Meng was arrested when she was transferring flights in Canada, said Huawei spokesman Chasen Skinner.

“The company has been provided very little information regarding the charges and is not aware of any wrongdoing by Ms. Meng,” Skinner said. “The company believes the Canadian and U.S. legal systems will ultimately reach a just conclusion.”

Meng is expected to face charges in the Eastern District of New York in Brooklyn.

U.S. authorities have been investigating Huawei since 2016 for violations of export controls and U.S. sanctions related to Iran and other countries. It is unclear how Huawei might have violated sanctions. 

The arrest comes at a tense moment in U.S.-China relations. Over the past year, China and the United States have engaged in a tit-for-tat trade war that has shaken markets around the world and hurt ties between the world’s two largest economies.

President Trump last week met with Chinese President Xi Jinping on the sidelines of the Group of 20 summit in Argentina, hashing out a trade war cease-fire. But just days after they met, Chinese and U.S. officials relayed conflicting details about the deal.

At the heart of the dispute is a White House claim that China violates the rules of global trade through forced technology transfer and cyberwarfare. There have been growing calls for the United States to increase its scrutiny of Chinese firms, including Huawei, on the grounds of national security.

U.S. officials have long suspected that Huawei, a major smartphone maker, maintains ties to China’s communist leaders. Ren, Huawei’s founder, is a former officer in China’s People’s Liberation Army.

Last year, Huawei’s chief rival, ZTE, pleaded guilty to violating U.S. sanctions against Iran and North Korea and paid $892 million in fines imposed by the Justice, Treasury and Commerce departments.

In April, the Commerce Department found ZTE to be in violation of its 2017 settlement and barred U.S. companies from exporting to the firm for seven years. Such a prohibition, colloquially referred to as a “death penalty,” was thought to be severe enough to put the firm out of business.

Xi reportedly asked Trump to intervene, and Trump pressed Commerce Secretary Wilbur Ross to reconsider the punishment. In July, Commerce lifted the ban but imposed a number of new restrictions on the company, including another fine.
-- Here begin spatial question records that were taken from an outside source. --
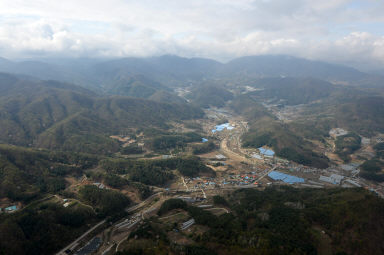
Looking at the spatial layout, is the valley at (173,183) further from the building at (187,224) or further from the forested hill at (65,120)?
the forested hill at (65,120)

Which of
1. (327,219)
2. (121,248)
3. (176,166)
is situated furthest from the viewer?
(176,166)

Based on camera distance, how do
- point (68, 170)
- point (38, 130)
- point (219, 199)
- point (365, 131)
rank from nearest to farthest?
point (219, 199)
point (68, 170)
point (38, 130)
point (365, 131)

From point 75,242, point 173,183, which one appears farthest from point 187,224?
point 173,183

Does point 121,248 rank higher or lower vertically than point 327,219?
lower

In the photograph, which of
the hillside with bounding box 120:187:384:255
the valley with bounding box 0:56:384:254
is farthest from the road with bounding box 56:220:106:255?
the hillside with bounding box 120:187:384:255

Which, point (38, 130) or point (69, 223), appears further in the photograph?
point (38, 130)

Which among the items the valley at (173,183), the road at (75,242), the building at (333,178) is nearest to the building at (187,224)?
the valley at (173,183)

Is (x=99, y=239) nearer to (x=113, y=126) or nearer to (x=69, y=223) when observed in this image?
(x=69, y=223)

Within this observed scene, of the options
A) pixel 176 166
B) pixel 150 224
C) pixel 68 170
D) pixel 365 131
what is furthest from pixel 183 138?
pixel 365 131

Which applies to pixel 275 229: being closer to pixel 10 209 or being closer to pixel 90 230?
pixel 90 230
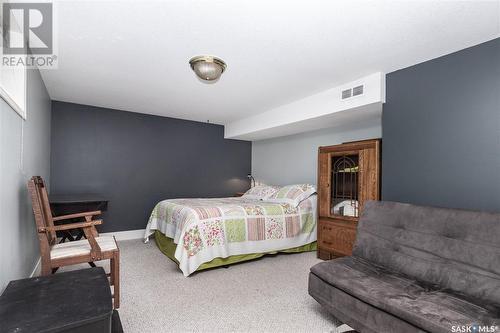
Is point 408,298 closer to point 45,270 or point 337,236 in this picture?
point 337,236

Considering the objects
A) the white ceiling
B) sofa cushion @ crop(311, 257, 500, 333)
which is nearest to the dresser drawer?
sofa cushion @ crop(311, 257, 500, 333)

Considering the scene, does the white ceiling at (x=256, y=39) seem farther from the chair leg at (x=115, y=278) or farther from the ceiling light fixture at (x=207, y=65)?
the chair leg at (x=115, y=278)

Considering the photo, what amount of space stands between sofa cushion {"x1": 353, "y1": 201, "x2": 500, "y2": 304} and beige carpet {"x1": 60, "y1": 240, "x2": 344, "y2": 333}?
70 cm

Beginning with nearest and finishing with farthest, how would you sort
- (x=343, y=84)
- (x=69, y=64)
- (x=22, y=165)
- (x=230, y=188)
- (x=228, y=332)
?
(x=228, y=332) → (x=22, y=165) → (x=69, y=64) → (x=343, y=84) → (x=230, y=188)

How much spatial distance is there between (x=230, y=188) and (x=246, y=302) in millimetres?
3517

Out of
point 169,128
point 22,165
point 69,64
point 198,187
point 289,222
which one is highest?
point 69,64

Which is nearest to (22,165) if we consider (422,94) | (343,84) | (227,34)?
(227,34)

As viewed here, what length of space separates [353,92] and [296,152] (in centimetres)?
200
Trump saw his intervention in the ZTE case as a bargaining chip with China on other trade issues. 

ZTE and Huawei equipment have been banned from use by the U.S. government and its contractors after Trump signed into law in August a bill containing the ban.

The two firms are largely cut out of the U.S. market. In 2012, the House Intelligence Committee issued a scathing report on the two firms that warned that they “provide a wealth of opportunities for Chinese intelligence agencies” to spy on U.S. companies or agencies that use their equipment.

The panel also urged that the federal government block mergers of U.S. firms with the two Chinese companies after reviewing their alleged ties to the Chinese military and intelligence agencies.

The firms are caught up in a global competition with the United States for control of the world’s burgeoning 5G telecommunications networks.

On Wednesday, British telecom firm BT said it will not use Huawei equipment in its 5G network. Last week, New Zealand did the same. In August, Australia banned Huawei and ZTE from its 5G networks.

Damian Paletta contributed to this report.